• Given task:
Transcribe the passage of the Henry Kissinger obituary below, starting with "His death Wednesday" and going on through "to foreign policy.".

• Document section:
=====
Henry Kissinger, diplomat who helped to reshape the world, dies at 100
His polarizing years as the nation’s top diplomat reordered US relations with friends and foes.
By DAVID COHEN
Henry Kissinger, a ruthless practitioner of the art of realpolitik who had an outsize impact on global events and who won a premature Nobel Peace Prize for ending a war that kept going, has died.
A cunning, erudite strategist whose transformative diplomatic efforts helped to reshape the world, Kissinger was 100.
His death Wednesday was announced by his consulting firm. No cause was given.
The former secretary of State will be forever connected with President Richard M. Nixon, particularly for their efforts in three areas: getting America out of the Vietnam War, opening diplomatic relations with China and reducing tensions with the Soviet Union. For decades thereafter, Kissinger’s work with Nixon and President Gerald Ford earned him the role of the Republican Party’s elder statesman when it came to foreign policy.
“The Middle American professional politician and the German-born Harvard professor,” wrote George C. Herring in “America’s Longest War” of Nixon and Kissinger, “could hardly have been more different in background, but they shared a love of power and a burning ambition to mold a fluid world in a way that would establish their place in history. Loners and outsiders in their own professions, they were perhaps naturally drawn to each other.”
In 1973, Kissinger shared a Nobel Peace Prize with Le Duc Tho, his North Vietnamese counterpart, for hammering out an agreement to end the Vietnam War. The accord, which was signed Jan. 27, 1973, had “brought a wave of joy and hope for peace over the entire world,” the Nobel committee said.
=====
• Information shown:
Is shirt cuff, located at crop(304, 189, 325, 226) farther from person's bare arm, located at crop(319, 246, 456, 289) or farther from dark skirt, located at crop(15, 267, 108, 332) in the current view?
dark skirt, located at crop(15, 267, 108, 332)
=====
• Complete response:
His death Wednesday was announced by his consulting firm. No cause was given.
The former secretary of State will be forever connected with President Richard M. Nixon, particularly for their efforts in three areas: getting America out of the Vietnam War, opening diplomatic relations with China and reducing tensions with the Soviet Union. For decades thereafter, Kissinger’s work with Nixon and President Gerald Ford earned him the role of the Republican Party’s elder statesman when it came to foreign policy.